YOUR OBJECTIVE:
The lines from the start of the records through the one containing "site 630, 2012-08-16" are to be restated word for word; please include both ends.

== EXTRACTED INFORMATION

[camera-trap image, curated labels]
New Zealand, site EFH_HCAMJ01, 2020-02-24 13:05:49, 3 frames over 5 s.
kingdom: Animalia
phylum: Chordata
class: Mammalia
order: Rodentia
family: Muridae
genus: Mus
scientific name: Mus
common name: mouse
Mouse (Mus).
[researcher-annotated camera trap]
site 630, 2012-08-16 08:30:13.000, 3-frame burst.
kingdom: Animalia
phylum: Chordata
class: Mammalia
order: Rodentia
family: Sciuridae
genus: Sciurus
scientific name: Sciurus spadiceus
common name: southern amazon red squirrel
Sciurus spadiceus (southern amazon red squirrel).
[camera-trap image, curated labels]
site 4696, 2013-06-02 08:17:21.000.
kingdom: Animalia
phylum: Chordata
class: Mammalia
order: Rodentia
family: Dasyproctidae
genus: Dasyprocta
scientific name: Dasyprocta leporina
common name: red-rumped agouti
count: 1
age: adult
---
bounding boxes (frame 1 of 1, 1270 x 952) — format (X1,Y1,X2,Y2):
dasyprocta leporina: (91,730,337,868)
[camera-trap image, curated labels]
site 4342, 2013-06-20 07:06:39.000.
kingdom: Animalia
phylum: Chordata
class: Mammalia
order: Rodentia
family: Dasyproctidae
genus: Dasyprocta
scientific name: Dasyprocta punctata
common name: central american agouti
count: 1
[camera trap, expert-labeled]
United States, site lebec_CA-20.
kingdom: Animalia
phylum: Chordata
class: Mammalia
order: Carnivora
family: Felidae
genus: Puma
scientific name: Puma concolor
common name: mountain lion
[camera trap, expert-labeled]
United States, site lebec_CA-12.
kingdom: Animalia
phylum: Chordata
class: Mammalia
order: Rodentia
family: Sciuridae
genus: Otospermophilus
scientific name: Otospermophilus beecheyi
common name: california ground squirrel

====

RESULT OF THE EXERCISE:
[camera-trap image, curated labels]
New Zealand, site EFH_HCAMJ01, 2020-02-24 13:05:49, 3 frames over 5 s.
kingdom: Animalia
phylum: Chordata
class: Mammalia
order: Rodentia
family: Muridae
genus: Mus
scientific name: Mus
common name: mouse
Mouse (Mus).
[researcher-annotated camera trap]
site 630, 2012-08-16 08:30:13.000, 3-frame burst.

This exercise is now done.